McCarthy asks the editor of a gay newspaper how long it'll be until being gay isn't news:
“I think it’ll be a long time. There are still many areas of American life where people remain deeply closeted, from religion to the sports world to corporate America,” says Kevin Naff, editor of the Washington Blade, which covers gay news. “Hollywood is a great example. There is still a stigma, still a belief that if you’re open it’s going to cost you jobs and cost you opportunities.”
Leaving aside the matter of apples-oranges-pears -- because sports attitudes, corporate cultures and religious doctrines are not equivalent -- Naff's reliance on "stigma" and "belief" is totally speculative. And it's contradicted by 21st century Hollywood. How many people in entertainment over the last decade have lost jobs and opportunities for being gay? Certainly not Ellen DeGeneres or Raven-Symone, mentioned in McCarthy's column. And far fewer, I'll bet, than people similarly penalized in Hollywood for being fundamentalist Christians.

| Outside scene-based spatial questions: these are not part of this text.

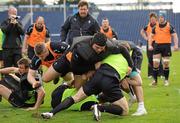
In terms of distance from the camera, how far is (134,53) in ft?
33.5

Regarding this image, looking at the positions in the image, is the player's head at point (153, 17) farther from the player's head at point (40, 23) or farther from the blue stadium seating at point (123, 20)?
the blue stadium seating at point (123, 20)

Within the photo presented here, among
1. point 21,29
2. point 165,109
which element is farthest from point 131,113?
point 21,29

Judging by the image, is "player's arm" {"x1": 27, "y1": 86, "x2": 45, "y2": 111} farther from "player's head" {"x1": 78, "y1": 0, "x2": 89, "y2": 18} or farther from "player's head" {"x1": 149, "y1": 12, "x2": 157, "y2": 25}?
"player's head" {"x1": 149, "y1": 12, "x2": 157, "y2": 25}

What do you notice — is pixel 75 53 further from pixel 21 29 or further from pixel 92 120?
pixel 21 29

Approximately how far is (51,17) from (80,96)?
4640 cm

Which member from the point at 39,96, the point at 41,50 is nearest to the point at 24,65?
the point at 39,96

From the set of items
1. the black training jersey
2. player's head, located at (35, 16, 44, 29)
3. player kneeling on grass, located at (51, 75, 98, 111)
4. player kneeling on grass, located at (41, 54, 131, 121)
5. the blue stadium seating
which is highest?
player's head, located at (35, 16, 44, 29)

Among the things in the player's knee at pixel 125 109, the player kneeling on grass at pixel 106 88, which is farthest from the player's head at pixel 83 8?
the player's knee at pixel 125 109

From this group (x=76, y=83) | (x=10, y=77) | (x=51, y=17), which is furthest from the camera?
(x=51, y=17)

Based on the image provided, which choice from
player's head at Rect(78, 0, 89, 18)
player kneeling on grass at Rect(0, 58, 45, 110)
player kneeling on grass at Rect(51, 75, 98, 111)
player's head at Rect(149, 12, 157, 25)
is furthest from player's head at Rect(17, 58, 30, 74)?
player's head at Rect(149, 12, 157, 25)

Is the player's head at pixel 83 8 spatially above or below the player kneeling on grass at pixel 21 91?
above

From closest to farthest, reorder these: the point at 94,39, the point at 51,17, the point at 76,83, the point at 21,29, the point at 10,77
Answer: the point at 94,39 → the point at 76,83 → the point at 10,77 → the point at 21,29 → the point at 51,17

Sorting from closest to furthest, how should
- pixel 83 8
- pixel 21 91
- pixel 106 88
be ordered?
1. pixel 106 88
2. pixel 21 91
3. pixel 83 8

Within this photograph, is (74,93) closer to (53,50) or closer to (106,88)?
(53,50)
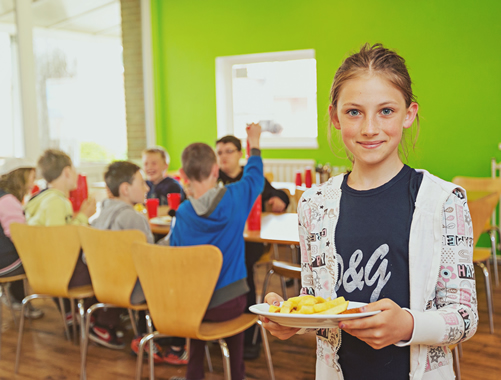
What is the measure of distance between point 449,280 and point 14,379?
104 inches

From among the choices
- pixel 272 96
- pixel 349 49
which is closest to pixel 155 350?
pixel 349 49

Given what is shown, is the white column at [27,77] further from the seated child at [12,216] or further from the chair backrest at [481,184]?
the chair backrest at [481,184]

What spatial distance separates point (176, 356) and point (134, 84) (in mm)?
4680

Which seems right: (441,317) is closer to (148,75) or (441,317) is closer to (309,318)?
(309,318)

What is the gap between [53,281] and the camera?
2824 mm

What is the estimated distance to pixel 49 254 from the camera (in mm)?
2797

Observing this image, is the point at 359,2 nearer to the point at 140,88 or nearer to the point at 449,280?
the point at 140,88

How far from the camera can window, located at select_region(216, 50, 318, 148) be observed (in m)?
6.04

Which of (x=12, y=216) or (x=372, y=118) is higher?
(x=372, y=118)

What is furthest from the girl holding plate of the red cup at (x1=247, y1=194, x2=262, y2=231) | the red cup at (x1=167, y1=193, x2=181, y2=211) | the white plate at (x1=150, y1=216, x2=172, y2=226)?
the red cup at (x1=167, y1=193, x2=181, y2=211)

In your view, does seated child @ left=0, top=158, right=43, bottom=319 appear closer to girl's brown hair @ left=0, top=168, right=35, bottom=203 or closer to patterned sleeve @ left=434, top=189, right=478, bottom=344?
girl's brown hair @ left=0, top=168, right=35, bottom=203

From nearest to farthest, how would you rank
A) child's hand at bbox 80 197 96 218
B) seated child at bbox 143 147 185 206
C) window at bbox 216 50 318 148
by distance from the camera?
child's hand at bbox 80 197 96 218
seated child at bbox 143 147 185 206
window at bbox 216 50 318 148

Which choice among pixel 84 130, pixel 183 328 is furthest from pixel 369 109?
pixel 84 130

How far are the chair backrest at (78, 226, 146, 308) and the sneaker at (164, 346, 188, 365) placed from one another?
20.8 inches
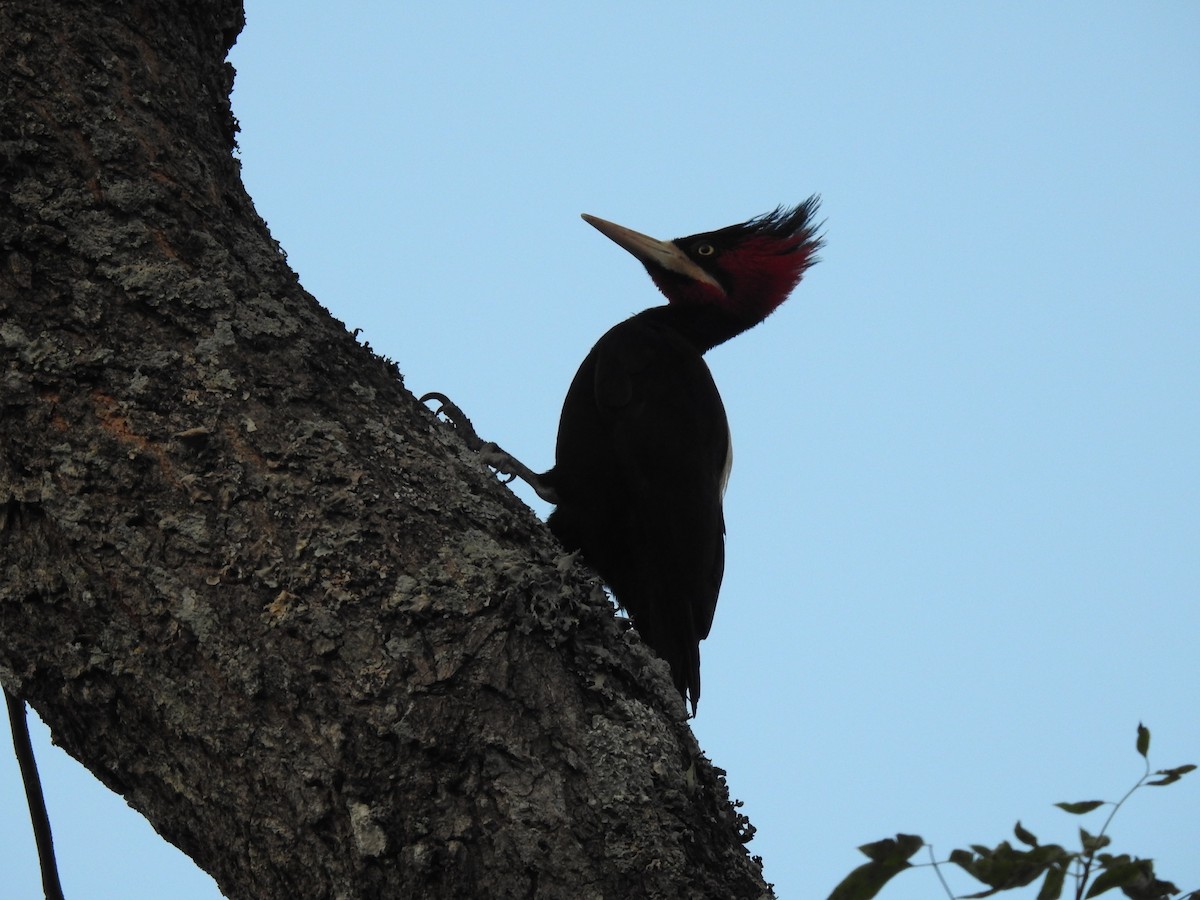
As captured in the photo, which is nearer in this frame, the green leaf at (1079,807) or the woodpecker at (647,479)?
the green leaf at (1079,807)

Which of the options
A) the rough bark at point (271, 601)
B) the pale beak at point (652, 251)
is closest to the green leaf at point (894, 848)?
the rough bark at point (271, 601)

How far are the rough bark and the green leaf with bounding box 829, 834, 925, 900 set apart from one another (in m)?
0.35

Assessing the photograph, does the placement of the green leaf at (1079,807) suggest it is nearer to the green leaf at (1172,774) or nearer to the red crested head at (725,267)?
the green leaf at (1172,774)

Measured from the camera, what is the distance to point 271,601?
1.56m

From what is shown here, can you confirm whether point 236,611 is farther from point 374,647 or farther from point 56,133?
point 56,133

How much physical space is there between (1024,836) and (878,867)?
0.47 ft

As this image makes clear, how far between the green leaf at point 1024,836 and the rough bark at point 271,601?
0.46 m

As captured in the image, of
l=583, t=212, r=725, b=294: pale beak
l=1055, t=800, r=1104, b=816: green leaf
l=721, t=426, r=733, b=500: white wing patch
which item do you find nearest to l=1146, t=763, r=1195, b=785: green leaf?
l=1055, t=800, r=1104, b=816: green leaf

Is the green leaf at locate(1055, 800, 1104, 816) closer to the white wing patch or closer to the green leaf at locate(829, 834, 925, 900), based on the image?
the green leaf at locate(829, 834, 925, 900)

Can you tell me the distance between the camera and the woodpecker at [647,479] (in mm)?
3537

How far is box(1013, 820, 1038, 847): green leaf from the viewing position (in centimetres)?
116

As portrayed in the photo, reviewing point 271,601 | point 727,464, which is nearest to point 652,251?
point 727,464

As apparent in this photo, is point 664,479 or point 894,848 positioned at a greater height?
point 664,479

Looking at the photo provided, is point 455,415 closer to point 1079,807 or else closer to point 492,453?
point 492,453
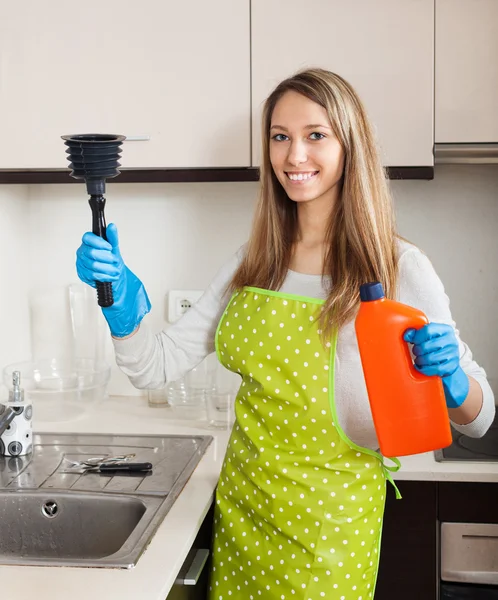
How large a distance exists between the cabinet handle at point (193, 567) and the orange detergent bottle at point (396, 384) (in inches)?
17.1

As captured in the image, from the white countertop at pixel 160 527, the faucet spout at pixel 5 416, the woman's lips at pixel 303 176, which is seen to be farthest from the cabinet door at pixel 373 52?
the faucet spout at pixel 5 416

But nothing in McCarthy's column, or Boorstein's for that matter, acknowledges how long homosexuality has been accepted in Conservative Judaism. A committee of its leading rabbis approved ordaining gays in 2006 and wrote a ritual for gay marriage in 2012.
Let's recap: Rabbi says he's gay after years of pro-gay activism, in a synagogue where no dissenters are quoted, whose leaders support him, in a Jewish movement that long ago approved gay rabbis and same-sex marriage. And Washington Post writers -- and their editors -- spend nearly 1,800 words over two days reporting this, then defending their obsession.
And we thought newspapers had to cut back. The Post, at least, must have a lot of leisure to dwell on non-news.